Wśród sprzecznych informacji tym trudniej mieć pewność, jaką funkcję pełni Mariusz Kwiecień i czy został we właściwy sposób powołany. Nie wzbudza to zaufania ludzi, za których powinien być odpowiedzialny, a więc artystów. Mają oni żal do swojego pracodawcy, że nie dość, że wypłaca nader hojne wynagrodzenie dyrektorowi, to jeszcze wizytówką Opery próbuje uczynić występy gościnne.

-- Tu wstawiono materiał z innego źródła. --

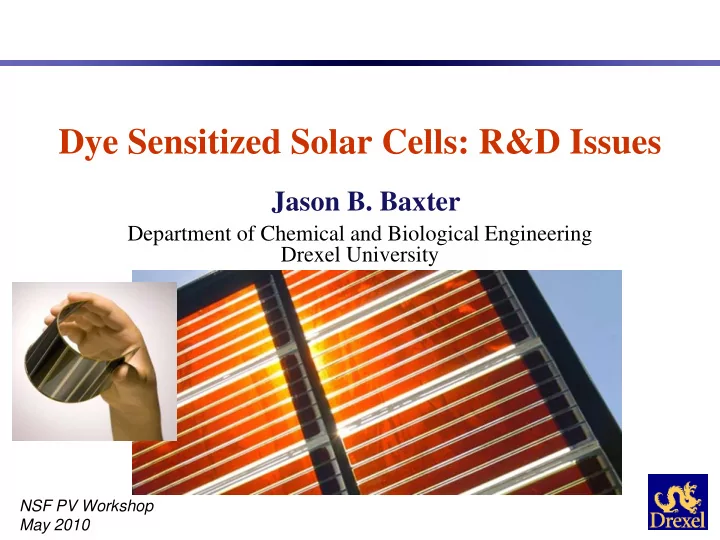 Dye Sensitized Solar Cells: R&D Issues

Jason B. Baxter

Department of Chemical and Biological Engineering
Drexel University

NSF PV Workshop
May 2010

Drexel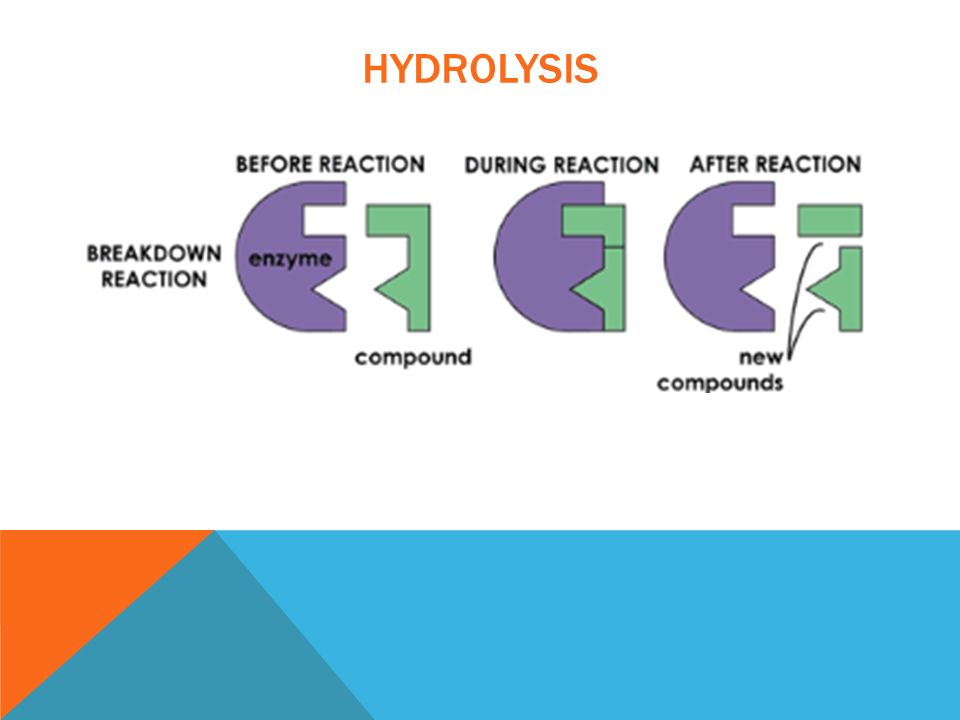 HYDROLYSIS

BEFORE REACTION

DURING REACTION

AFTER REACTION

BREAKDOWN REACTION

enzyme

compound

new compounds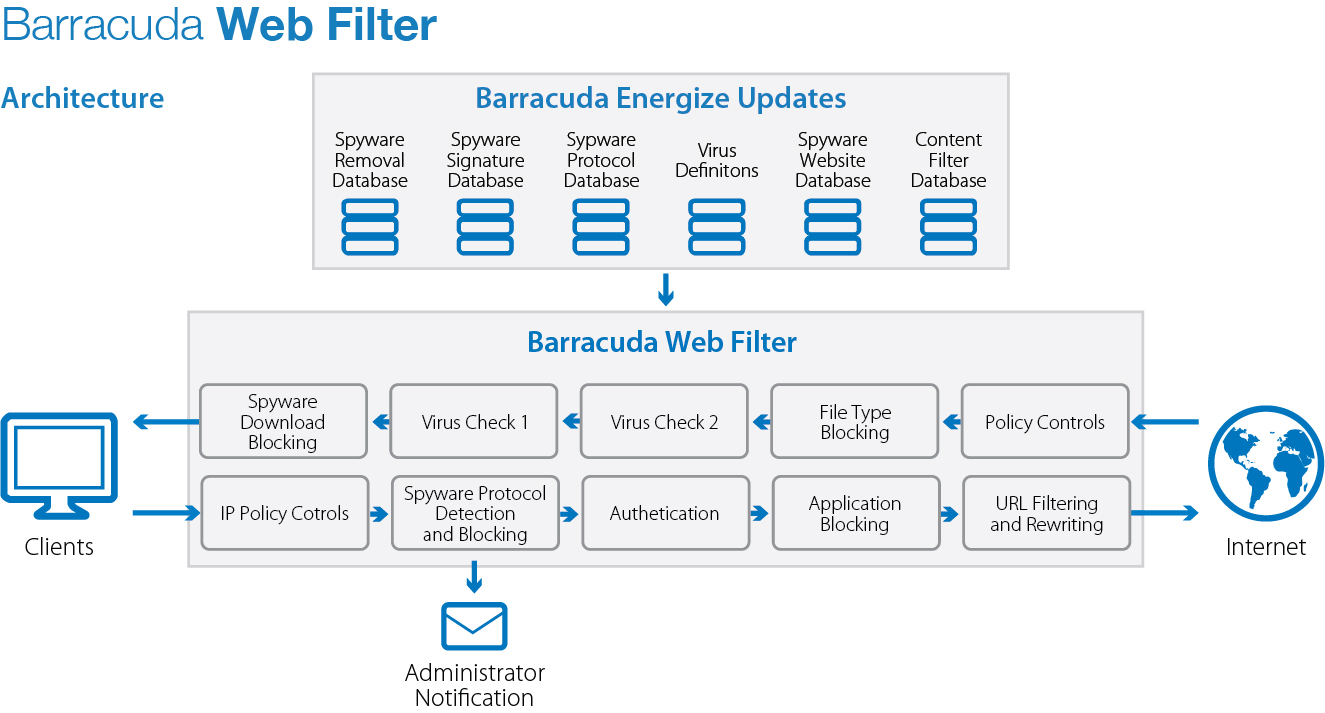 Barracuda Web Filter

Architecture

Barracuda Energize Updates

Spyware Removal Database

Spyware Signature Database

Sypware Protocol Database

Virus Definitons

Spyware Website Database

Content Filter Database

Barracuda Web Filter

Spyware Download Blocking

Virus Check 1

Virus Check 2

File Type Blocking

Policy Controls

IP Policy Cotrols

Spyware Protocol Detection and Blocking

Authetication

Application Blocking

URL Filtering and Rewriting

Clients

Internet

Administrator Notification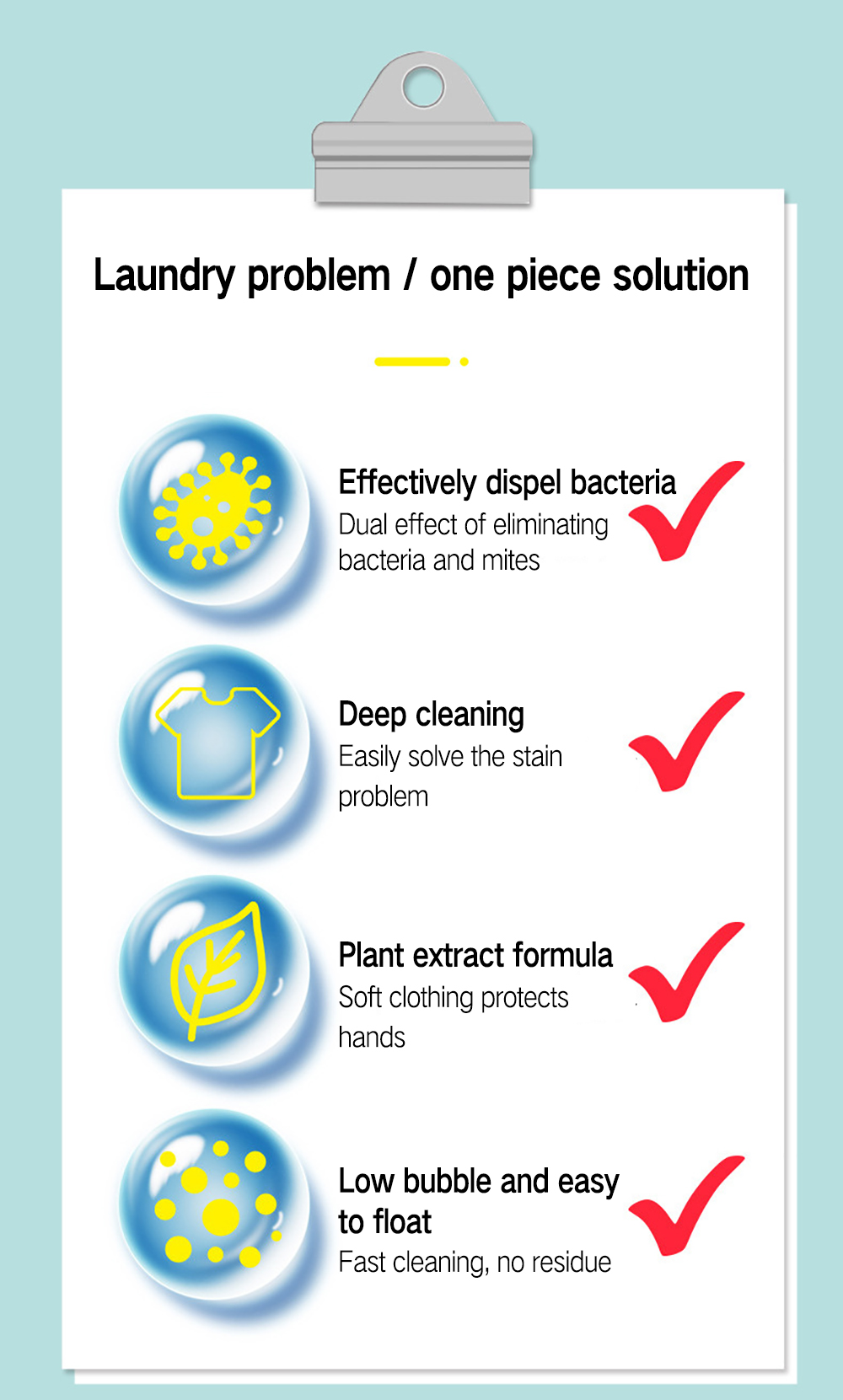 Laundry problem / one piece solution

Effectively dispel bacteria
Dual effect of eliminating bacteria and mites

Deep cleaning
Easily solve the stain problem

Plant extract formula
Soft clothing protects hands

Low bubble and easy to float
Fast cleaning, no residue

Ich zdaniem w trudnych czasach to nimi w pierwszej kolejności Opera powinna wypełniać repertuar, a tak się nie dzieje. Artyści gościnni dostają też wyższe wynagrodzenia, co nie mieści się w głowie lokalnym wrocławskim muzykom i śpiewakom. Dodajmy, że nie mówimy tu o gościnnych występach zagranicznych "gwiazd" wielkiego formatu, lecz artystów z innych polskich ośrodków.
Artystom występującym gościnnie od początku pandemii wypłacono już 715 tysięcy zł.
Wrocławscy artyści zaczynają myśleć o strajku - informuje "GW".